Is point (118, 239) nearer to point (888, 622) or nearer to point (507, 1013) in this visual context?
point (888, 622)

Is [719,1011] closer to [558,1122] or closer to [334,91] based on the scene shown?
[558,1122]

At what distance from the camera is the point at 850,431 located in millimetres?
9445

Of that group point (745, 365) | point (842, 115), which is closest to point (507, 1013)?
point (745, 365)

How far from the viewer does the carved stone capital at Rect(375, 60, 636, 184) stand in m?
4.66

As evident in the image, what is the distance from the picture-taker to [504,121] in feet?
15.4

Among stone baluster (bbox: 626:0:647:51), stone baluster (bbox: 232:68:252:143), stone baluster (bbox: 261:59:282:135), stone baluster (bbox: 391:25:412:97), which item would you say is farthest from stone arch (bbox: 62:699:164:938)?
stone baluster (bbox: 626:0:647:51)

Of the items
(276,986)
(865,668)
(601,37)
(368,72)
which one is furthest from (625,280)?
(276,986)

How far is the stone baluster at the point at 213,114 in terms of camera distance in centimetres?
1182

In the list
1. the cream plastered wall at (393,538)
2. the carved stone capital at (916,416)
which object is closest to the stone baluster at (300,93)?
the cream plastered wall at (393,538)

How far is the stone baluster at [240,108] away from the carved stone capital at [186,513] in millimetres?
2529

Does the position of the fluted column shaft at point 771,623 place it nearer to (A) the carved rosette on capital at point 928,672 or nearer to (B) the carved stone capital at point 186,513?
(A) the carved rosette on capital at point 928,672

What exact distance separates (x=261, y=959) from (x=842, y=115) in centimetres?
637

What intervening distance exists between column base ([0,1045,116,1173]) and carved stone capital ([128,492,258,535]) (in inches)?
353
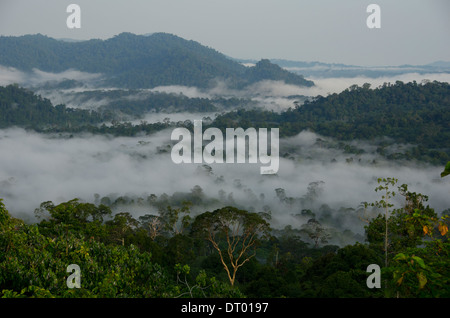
▬▬▬
▶ [Written problem]: Convert every line of the entries above into a numbered list, skipping blank lines and leaving out the picture.

▶ [Task output]:
1. Is point (118, 239) nearer to point (888, 622) or nearer to point (507, 1013) in this visual context?
2. point (888, 622)
3. Is [719,1011] closer to [558,1122] or closer to [334,91] based on the scene shown?
4. [558,1122]
5. At what distance from the camera is the point at 850,431 located in millimetres?
6. 9445
7. Of that group point (745, 365) | point (842, 115), which is closest to point (507, 1013)?
8. point (745, 365)
9. How far from the viewer does the carved stone capital at Rect(375, 60, 636, 184) stand in m?
10. 4.66
11. As evident in the image, what is the distance from the picture-taker to [504,121] in feet?
12. 15.4
13. Among stone baluster (bbox: 626:0:647:51), stone baluster (bbox: 232:68:252:143), stone baluster (bbox: 261:59:282:135), stone baluster (bbox: 391:25:412:97), which item would you say is farthest from stone arch (bbox: 62:699:164:938)?
14. stone baluster (bbox: 626:0:647:51)
15. Of the items
16. (276,986)
17. (865,668)
18. (601,37)
19. (368,72)
20. which one is furthest from (625,280)?
21. (276,986)
22. How far is the stone baluster at the point at 213,114 in terms of camera distance in centimetres?
23. 1182
24. In the list
25. 1. the cream plastered wall at (393,538)
26. 2. the carved stone capital at (916,416)
27. which object is closest to the stone baluster at (300,93)?
28. the cream plastered wall at (393,538)
29. How far is the stone baluster at [240,108] away from the carved stone capital at [186,513] in millimetres?
30. 2529
31. Does the position of the fluted column shaft at point 771,623 place it nearer to (A) the carved rosette on capital at point 928,672 or nearer to (B) the carved stone capital at point 186,513?
32. (A) the carved rosette on capital at point 928,672
33. What exact distance separates (x=261, y=959) from (x=842, y=115) in centimetres?
34. 637
35. What intervening distance exists between column base ([0,1045,116,1173]) and carved stone capital ([128,492,258,535]) (in inches)?
36. 353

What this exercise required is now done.